TEXT SHOWN:
....

To make sense of these elections, Aitor and I sat down with Christian Schmidt, the high representative to Bosnia and Herzegovina and the main architect of the electoral reform, to discuss how these changes will influence the country’s fragile democracy.
Background: About 30 years after the end of the Bosnian War, the country remains haunted by political instability reflecting a fractured society, where power is still shared among the main ethnicities: Bosnian Muslims (Bosniaks), Orthodox Serbs and Catholic Croatians. The role of the high representative — representing the international community — was created in 1995 under the Dayton Peace Agreement, which marked the end of the war.
Waging war on vote-rigging: The new package, primarily comprising a string of technical reforms aimed at enhancing the voting system’s transparency, is intended to clamp down on electoral fraud — a systematic feature of Bosnian elections. “We’ve learned that there’s a system called the Bulgarian train, where, with only one ID card, you can vote in several polling stations,” explained Schmidt, flagging that the system concerned all political parties. “People have no trust in their political class,” he said. “If we want to raise confidence in voting and democracy, we have to do something.”
Keeping war criminals away from office: Another crucial element of the reform led by the diplomat: a clause barring war criminals from running for office. For Schmidt, the ban will be mainly “symbolic” and will help avoid further suffering for the victims of the war. The odds of having a convicted war criminal running for office aren’t all that long in Bosnia: In Velika Kladuša, a village neighboring Croatia, Fikret Abdic, who ran a concentration camp during the war, has been elected mayor twice.
Expectations? Schmidt said he expected the reform to “make a difference,” but that only time would tell: “We will see the details of how this will work out on the spot.” Yet, he stressed that “you cannot get a full rollout in an election” and that Sunday’s vote should rather be seen as “Phase One” of an inevitably longer implementation.
RING RAGE: Paris Mayor Anne Hidalgo’s plan to reduce the speed limit on the capital’s main ring road to 50 kilometers per hour has kicked off a war between the capital and France’s new right-leaning government. Read Victor’s story here.

....

EXCERPTED DATA:
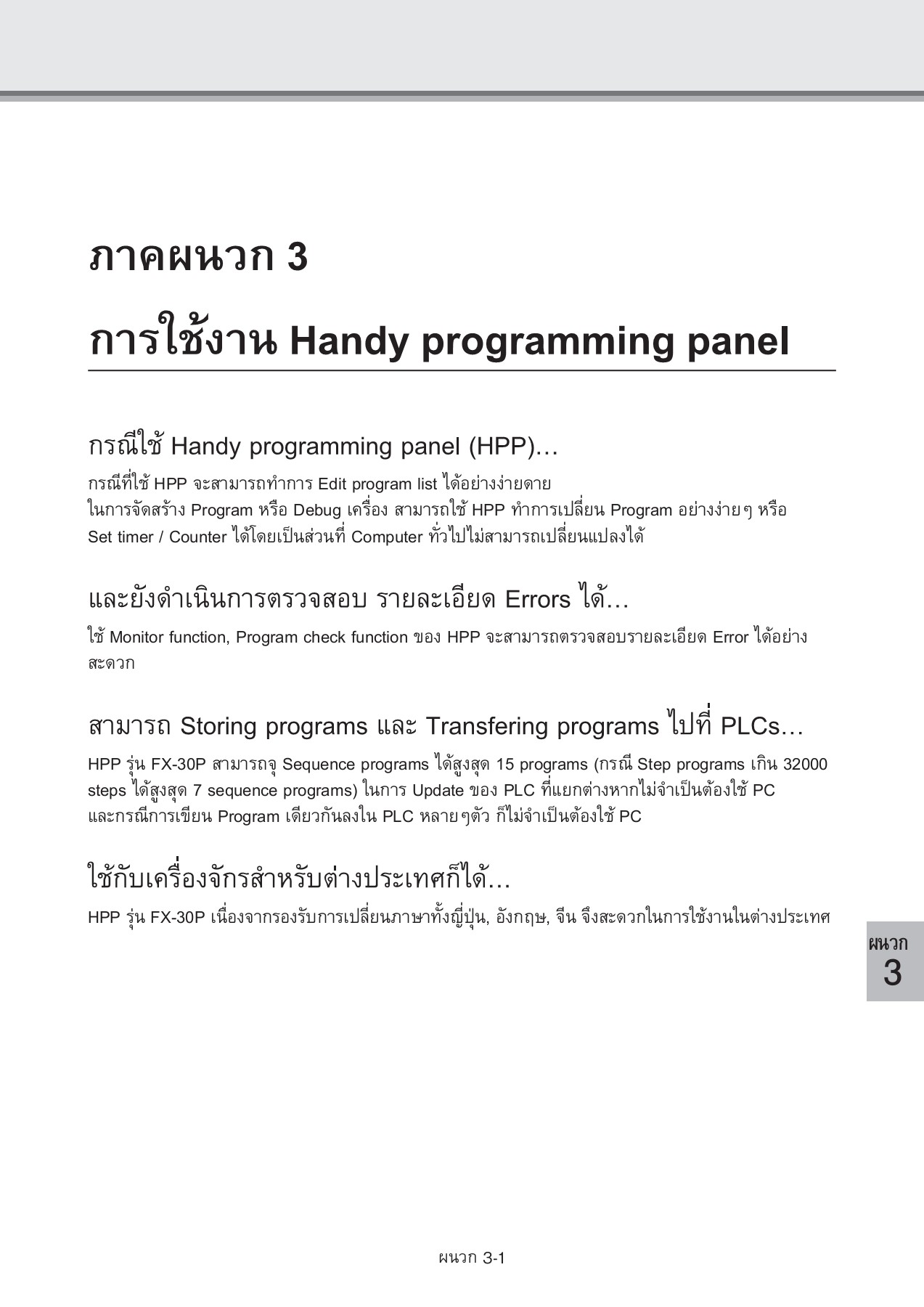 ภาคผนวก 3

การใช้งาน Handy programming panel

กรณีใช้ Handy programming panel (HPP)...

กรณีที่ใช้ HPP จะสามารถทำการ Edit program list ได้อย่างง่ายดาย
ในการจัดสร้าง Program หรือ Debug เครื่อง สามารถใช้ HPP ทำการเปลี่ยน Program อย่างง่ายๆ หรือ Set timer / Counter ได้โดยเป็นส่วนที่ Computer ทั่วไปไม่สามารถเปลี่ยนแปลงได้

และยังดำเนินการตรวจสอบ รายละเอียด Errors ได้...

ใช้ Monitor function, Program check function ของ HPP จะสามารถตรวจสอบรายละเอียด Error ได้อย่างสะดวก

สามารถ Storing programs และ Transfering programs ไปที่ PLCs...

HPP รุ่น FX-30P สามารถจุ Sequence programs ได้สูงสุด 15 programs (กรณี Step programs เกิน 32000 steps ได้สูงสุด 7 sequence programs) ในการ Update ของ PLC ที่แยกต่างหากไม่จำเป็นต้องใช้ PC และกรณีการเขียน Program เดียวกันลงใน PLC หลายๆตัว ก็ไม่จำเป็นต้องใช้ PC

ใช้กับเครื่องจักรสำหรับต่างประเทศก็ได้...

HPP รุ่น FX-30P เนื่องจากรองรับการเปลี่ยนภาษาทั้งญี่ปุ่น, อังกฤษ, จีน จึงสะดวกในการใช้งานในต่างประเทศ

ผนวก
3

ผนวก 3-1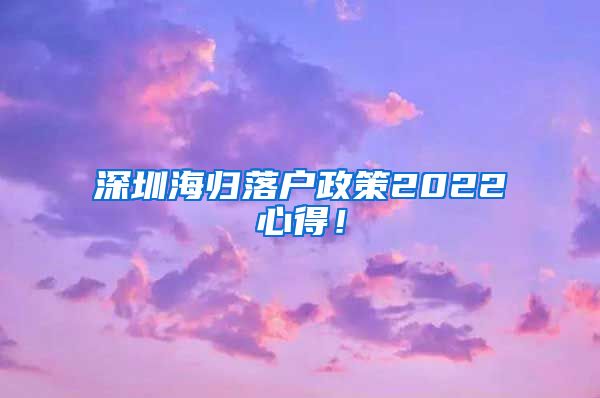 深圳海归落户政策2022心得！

....

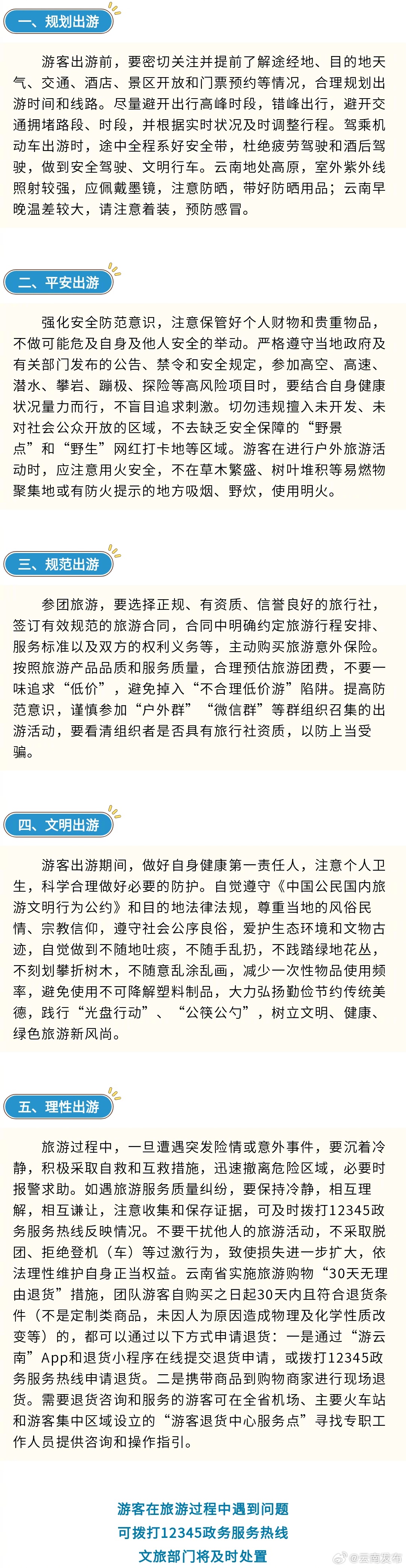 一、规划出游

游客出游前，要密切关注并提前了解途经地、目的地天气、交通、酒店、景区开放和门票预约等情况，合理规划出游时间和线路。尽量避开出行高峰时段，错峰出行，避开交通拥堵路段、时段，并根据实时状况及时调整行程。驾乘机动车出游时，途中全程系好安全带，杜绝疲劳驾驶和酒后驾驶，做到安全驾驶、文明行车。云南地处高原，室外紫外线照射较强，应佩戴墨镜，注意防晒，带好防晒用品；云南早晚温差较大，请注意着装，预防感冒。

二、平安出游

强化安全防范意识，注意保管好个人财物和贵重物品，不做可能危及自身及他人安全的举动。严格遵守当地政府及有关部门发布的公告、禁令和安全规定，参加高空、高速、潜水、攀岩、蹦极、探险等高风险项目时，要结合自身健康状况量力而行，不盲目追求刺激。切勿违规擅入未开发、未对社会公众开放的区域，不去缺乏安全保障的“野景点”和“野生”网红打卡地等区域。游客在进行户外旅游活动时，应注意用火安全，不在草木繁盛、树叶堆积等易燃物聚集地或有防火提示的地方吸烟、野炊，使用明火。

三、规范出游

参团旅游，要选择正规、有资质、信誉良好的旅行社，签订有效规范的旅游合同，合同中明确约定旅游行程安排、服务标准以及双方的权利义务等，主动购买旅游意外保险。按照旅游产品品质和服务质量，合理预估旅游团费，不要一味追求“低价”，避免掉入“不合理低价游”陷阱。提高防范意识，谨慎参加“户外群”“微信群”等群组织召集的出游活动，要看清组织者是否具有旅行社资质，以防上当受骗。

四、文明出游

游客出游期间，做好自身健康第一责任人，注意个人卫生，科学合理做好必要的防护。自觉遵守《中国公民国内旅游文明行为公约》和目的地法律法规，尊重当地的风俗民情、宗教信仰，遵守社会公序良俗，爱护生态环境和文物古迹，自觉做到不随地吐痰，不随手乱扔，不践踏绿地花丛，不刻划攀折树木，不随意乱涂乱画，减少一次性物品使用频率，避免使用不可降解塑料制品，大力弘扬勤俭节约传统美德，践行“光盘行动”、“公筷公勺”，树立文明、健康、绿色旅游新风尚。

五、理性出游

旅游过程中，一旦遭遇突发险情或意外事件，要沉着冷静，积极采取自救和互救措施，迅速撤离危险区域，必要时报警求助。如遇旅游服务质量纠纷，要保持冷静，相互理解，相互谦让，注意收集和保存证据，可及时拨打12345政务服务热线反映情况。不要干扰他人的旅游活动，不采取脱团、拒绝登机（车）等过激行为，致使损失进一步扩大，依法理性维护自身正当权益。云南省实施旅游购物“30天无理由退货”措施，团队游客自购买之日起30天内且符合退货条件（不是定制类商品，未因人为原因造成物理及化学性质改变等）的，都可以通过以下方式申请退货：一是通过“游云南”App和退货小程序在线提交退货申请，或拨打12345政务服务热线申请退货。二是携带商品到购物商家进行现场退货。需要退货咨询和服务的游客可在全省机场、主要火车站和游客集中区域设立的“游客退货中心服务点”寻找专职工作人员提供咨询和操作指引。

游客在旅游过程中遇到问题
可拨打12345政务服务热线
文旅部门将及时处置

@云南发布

....

EXERCISE BRIEF:
Copy the part of the Bosnian election reform text from "Expectations? Schmidt said" up to and including "Victor’s story here.", swapping "Phase One" for "Stage One".

RESPONSE BELOW:
Expectations? Schmidt said he expected the reform to “make a difference,” but that only time would tell: “We will see the details of how this will work out on the spot.” Yet, he stressed that “you cannot get a full rollout in an election” and that Sunday’s vote should rather be seen as “Stage One” of an inevitably longer implementation.
RING RAGE: Paris Mayor Anne Hidalgo’s plan to reduce the speed limit on the capital’s main ring road to 50 kilometers per hour has kicked off a war between the capital and France’s new right-leaning government. Read Victor’s story here.